Document excerpt ::

= = =

Oppression is chameleon. Throughout human history it has changed its color and adapted itself to every age and every need or right we humans must have. And it’s disguise is always—at first—beautiful, promising. This chameleon usually first promises us safety in a dangerous world, then maybe protection of beloved values, or true peace, or more food, or better wages, and even—paradoxically—freedom. Then somehow, slowly—maybe even unintentionally at times—it changes its color. The trap slams shut and we are caught.

The ancient Israelites came begging Egypt for safety from a famine and wound up enslaved for over 400 years. That was one expensive meal.

In 1789 the French Revolutionaries began an overthrow of a corrupt and absolute monarchy. Freedom, they cried. They wrote the Declaration of the Rights of Man and of the Citizen. Then only four years later the Committee of Public Safety began what is now called the Reign of Terror. Up to 40,00 people were killed. The dictator Napoleon followed.

The Russian Revolution in 1917 turned out worse, with an estimated 30 million killed by Stalin’s government. Communist China and North Korea, so-called democratic nations in Africa, and the theocracies of Afghanistan, Iraq, and Iran have followed suite. To name a few more recent oppressive chameleons. Even the theological American ideal of “manifest destiny” turned murderous.

= = =

Dataset excerpts ::
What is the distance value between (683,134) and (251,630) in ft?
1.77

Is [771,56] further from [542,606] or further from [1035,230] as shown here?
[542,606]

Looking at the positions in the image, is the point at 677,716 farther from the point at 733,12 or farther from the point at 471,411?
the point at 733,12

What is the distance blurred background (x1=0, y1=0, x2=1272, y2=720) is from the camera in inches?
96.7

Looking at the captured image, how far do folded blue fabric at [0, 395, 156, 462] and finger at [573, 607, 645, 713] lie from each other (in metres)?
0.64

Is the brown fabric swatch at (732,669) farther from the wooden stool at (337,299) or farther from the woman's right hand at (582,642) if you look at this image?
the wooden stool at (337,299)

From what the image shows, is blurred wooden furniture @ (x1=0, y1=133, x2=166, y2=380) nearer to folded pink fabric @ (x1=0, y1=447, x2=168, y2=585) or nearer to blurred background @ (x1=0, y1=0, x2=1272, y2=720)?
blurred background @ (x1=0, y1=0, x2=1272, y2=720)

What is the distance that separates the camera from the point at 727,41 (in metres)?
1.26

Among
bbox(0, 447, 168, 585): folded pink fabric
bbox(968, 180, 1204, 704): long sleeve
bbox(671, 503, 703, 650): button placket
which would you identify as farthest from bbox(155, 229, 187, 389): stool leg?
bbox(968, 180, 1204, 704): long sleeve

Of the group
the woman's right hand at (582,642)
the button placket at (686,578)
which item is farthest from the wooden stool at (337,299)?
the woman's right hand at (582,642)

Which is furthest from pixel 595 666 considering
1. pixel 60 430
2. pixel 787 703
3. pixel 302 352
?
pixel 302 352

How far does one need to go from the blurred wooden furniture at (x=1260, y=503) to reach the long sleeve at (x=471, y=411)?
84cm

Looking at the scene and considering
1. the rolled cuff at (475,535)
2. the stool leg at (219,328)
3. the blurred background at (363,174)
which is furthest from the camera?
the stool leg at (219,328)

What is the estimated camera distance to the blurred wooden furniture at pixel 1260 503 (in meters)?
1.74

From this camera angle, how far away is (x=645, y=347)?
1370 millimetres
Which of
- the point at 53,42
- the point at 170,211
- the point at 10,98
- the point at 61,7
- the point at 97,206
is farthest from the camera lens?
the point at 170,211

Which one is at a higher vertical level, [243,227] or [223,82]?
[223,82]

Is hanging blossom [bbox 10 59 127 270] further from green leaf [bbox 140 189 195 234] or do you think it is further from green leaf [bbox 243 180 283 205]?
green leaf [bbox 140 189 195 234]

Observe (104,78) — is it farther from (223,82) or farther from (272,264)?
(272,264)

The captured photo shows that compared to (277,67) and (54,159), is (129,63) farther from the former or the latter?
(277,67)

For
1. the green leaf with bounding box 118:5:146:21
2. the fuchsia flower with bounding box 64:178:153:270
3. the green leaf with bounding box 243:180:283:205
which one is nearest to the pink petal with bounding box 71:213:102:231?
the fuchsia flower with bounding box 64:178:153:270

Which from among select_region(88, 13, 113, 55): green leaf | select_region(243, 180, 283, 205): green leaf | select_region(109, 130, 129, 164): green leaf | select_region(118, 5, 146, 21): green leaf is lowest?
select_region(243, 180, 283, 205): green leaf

= = =

Written task A :: Print the passage on oppression starting at "The ancient Israelites" and ending at "dictator Napoleon followed.".
Written task B :: According to the passage on oppression, what document did the French Revolutionaries write?
Written task C :: Pick up the passage on oppression after its last sentence and keep writing.
The data is not needed for any of this work.

Response A ::
The ancient Israelites came begging Egypt for safety from a famine and wound up enslaved for over 400 years. That was one expensive meal.

In 1789 the French Revolutionaries began an overthrow of a corrupt and absolute monarchy. Freedom, they cried. They wrote the Declaration of the Rights of Man and of the Citizen. Then only four years later the Committee of Public Safety began what is now called the Reign of Terror. Up to 40,00 people were killed. The dictator Napoleon followed.

Response B :: The Declaration of the Rights of Man and of the Citizen.

Response C ::
What is the common denominator in all this oppression? Some today say religion. Others corporations. Some governments. And these are all elements to be sure. But religions, corporations, and governments are made up of people. You and me. Humans are the root of all this oppression.

We are each capable of wreaking it on others or releasing it in the name of getting something we think we need. When I visited that horrific reminder of human oppression, The Holocaust Museum in Washington DC, I realized it was not Nazis or Germans who killed six million Jews. Yes, the murderers wore Nazi uniforms and were mainly German. But beneath those uniforms they wore human skin. This the Bible calls sin. And on this level it is hard to deny.

The good news is we are also capable of resisting oppression. Freedom also comes in many different varieties. Though true freedom is never deceptive nor makes promises of mere safety. Some varieties of freedom come harder than others. With a cost.

Political, economic, religious, personal freedom are the most common freedoms we cry out for. But maybe the most precious freedom is one we avoid at almost all cost: The freedom to not be safe, to cry, to struggle, to suffer. This is the freedom Jesus chose as an expression of his love for us. He freely gave his life for you and me.

Note the difference? Oppression promises to give but really takes. And leaves us no choice in the matter. Only God gives expecting nothing in return. Because God needs nothing.

If anyone ever could become a demanding dictator it is God. Often our cries to God for safety, mere happiness, contentment, a cessation of pain and worry are just that, invitations for God to declare universal marshall law in the name of public safety. But how much more would God’s mighty fist crush us if mere humans such as Pharaoh, Napoleon, Stalin, and Hitler did such thorough work?

So God continually grants us the freedom to suffer. Knowing this then gives us the freedom to love and live as creatures of love.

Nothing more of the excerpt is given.